Extremums on HP 42S

[lrdheat]

The equation sqrt(ABS(x^3 +2*x +4)) produces extremums where I expect at x~-2.59 and x~0, but does not find the extremum at x~-1.33. Anyone know why?

LBL “FX”
ENTER
ENTER
ENTER
3
Y^X
X<>Y
X^2
2
*
+
4
+
RTN
END

[rprosperi]

Presuming you are using SOLVE (you don't say what you are using, or how, so we can only guess) you need to provide 2 initial guesses which straddle the desired root. What guesses are you providing and what results to they lead to?

[Thomas Okken]

Keep in mind that SOLVE was designed to find roots, not extrema. It will report extrema if it gets stuck on them, but there is no guarantee it will find any, regardless of what starting guesses you provide.

If you are specifically looking for extrema, you should use SOLVE to find roots of the derivative.

[lrdheat]

I used the solve protocol, adding MVAR X, RCL X to the routine. Tried -1.35, -1.31 as the bound, and it finds the extremum at X~0.

[Pekis]

Hello,

Is it this function ? If it's the case, I don't understand your values ...

[Sylvain Cote]

(12-24-2021 09:13 AM)Pekis Wrote:  Is it this function ?

The formula is: \( \mathsf{y} = x^3 + 2(x^2) + 4 \)

[Albert Chan]

I think the function is y = sqrt(abs(x^3+2*x^2+4))

(x^3+2*x^2+4)' = 3*x^2 + 4*x = 3*x*(x+4/3)

To understand why extremum -4/3 is misssed, we need to understand how Secant method work.

Assuming plot is above x-axis:

From (x1,y1),(x2,y2), secant line locate the root at the x-axis, go up, to get y3.
Then, it uses (x2,y2),(x3,y3) to locate x4, go up, to get y4 ...

Extremum that shaped like a \(\bigcup\) may be located.
Extremum that shaped like \(\bigcap\) will not (new x's will move away from it)

[lrdheat]

Thanks! My equation did use 2*X^2, sorry for my typing. This is neat in that it demonstrates why this particular integration approach may not find all extremums! There is no perfect numerical approach to integration approximations, but some amazingly good ones!

[toml_12953]

(12-24-2021 09:13 AM)Pekis Wrote:  Hello,

Is it this function ? If it's the case, I don't understand your values ...

I wondered that, too.

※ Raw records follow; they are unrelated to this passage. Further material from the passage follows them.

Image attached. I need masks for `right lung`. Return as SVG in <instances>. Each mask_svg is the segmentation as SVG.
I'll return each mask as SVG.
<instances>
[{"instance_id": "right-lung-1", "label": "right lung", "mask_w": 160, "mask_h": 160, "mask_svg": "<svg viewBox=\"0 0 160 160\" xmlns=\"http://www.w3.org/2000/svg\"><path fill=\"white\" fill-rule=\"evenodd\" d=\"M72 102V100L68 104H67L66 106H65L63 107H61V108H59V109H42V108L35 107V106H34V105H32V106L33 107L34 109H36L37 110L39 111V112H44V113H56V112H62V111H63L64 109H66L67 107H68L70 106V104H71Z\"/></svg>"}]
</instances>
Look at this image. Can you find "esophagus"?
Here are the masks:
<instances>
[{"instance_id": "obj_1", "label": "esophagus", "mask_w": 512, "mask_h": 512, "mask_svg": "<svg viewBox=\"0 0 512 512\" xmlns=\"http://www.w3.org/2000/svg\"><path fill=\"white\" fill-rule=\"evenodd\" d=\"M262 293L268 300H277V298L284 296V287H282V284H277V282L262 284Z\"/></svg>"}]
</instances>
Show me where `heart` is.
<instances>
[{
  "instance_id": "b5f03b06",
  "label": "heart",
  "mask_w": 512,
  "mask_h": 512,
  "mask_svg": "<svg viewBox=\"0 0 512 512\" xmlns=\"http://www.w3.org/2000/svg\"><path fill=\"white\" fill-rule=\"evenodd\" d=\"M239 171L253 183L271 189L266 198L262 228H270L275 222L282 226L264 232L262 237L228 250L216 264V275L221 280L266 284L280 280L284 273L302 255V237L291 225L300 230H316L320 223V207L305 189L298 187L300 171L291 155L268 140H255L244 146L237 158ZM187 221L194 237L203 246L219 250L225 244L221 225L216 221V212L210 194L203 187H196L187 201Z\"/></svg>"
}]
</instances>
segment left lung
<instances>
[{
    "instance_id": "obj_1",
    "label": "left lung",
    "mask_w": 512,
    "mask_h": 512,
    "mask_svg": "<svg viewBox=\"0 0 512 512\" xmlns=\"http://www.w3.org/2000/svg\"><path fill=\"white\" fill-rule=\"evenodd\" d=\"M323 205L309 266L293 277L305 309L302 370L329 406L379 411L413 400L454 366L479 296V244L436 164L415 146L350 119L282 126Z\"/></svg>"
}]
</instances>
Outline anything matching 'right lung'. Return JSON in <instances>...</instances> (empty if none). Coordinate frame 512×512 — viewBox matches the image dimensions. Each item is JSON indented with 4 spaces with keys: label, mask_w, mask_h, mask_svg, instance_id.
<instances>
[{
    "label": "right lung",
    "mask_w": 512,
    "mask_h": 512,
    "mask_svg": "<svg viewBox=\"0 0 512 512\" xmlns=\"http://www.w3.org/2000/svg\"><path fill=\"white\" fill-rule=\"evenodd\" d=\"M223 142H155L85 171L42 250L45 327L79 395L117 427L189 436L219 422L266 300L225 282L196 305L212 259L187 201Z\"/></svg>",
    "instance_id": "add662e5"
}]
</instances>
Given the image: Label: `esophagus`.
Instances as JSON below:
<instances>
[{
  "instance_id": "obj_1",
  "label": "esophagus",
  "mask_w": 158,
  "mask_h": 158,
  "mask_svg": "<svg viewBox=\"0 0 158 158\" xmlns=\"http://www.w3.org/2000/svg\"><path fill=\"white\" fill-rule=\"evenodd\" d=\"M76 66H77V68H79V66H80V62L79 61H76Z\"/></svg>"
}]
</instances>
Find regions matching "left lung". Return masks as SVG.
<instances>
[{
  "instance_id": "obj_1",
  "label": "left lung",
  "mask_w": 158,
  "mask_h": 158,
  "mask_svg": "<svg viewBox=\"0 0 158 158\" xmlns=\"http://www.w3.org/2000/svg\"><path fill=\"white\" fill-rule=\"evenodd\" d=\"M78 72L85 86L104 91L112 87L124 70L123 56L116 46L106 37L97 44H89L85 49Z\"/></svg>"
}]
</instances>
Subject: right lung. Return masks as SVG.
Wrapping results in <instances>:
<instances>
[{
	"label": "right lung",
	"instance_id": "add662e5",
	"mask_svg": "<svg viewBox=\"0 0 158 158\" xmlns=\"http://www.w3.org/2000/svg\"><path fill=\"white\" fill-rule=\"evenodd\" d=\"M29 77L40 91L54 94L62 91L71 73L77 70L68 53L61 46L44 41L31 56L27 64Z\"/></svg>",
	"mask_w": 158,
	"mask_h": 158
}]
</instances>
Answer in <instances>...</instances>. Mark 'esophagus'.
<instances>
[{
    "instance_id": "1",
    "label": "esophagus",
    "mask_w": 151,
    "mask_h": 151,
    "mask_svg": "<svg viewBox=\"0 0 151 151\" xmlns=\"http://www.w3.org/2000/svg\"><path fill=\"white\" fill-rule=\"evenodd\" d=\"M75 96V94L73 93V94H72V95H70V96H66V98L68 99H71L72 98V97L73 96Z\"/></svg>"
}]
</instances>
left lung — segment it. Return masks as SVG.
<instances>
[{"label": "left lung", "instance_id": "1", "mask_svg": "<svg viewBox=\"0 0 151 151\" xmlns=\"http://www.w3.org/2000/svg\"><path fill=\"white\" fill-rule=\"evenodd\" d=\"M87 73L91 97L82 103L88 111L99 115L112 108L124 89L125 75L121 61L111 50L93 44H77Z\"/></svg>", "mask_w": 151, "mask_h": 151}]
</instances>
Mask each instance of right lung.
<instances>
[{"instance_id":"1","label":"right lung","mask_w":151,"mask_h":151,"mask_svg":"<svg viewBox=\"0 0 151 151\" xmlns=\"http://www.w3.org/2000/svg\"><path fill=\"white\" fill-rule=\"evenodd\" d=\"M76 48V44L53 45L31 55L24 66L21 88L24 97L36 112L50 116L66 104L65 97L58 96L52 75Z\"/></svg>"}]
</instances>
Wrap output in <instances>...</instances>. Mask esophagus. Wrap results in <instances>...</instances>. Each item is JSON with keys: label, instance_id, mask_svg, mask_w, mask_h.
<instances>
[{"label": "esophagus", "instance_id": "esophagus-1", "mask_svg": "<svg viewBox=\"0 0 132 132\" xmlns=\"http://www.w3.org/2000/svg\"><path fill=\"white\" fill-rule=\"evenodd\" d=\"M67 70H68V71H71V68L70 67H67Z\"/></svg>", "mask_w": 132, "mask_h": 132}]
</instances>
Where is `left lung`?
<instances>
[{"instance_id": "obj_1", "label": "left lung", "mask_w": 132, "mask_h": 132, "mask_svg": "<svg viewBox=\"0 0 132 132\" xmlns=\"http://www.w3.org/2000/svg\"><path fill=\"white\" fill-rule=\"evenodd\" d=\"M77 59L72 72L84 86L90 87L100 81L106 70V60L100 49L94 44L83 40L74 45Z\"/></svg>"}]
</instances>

There's only one extremum AFAICS: -1.18 or so as your graph shows.

[C.Ret]

In the case the investigated function is \( f(x)=\sqrt{\left| x^3+2x^2+4 \right|} \), the extremums can be found solving \( \frac{\partial f(x)}{\partial x}=0 \) equation.

The only problem here is that \( f(x) \) isn't continuous all over the interval and the derivative function \( \frac{\partial f(x)}{\partial x} \) is not definite at the point \( x_d \) where \( x_d^3+2x_d^2+4=0 \) . Numerically, \( x_d\approx-2.5943 \).

This point is indicated by a cross on the following screen capture.

   

At the discontinuity point \( x_d \), the extremums or root can't be determinate using method based on function continuity.

This explain why the algorithm of the SOLVE instruction of the HP-42S (or related clone or simulators) can only be used inefficiently in vicinity of the discontinuity.

Numerically, if the investigated function is \( f(x)=\sqrt{\left| x^3+2x^2+4 \right|} \); one may determine three extremums :

• discontinued root at \( x_d\approx-2.5943 \) where \( f(x_d)=0 \)
• intermediate extremum at \( x_b=-\frac{4}{3} \) where \( f(x_b) = \frac{2.\sqrt{105}}{9}\approx2.2771 \)
• last extremum on y-axis at \( x_0=0 \) where \( f(x_0)=2 \)

[lrdheat]

What I find interesting is that the HP 42S does find the zero at ~-2.59!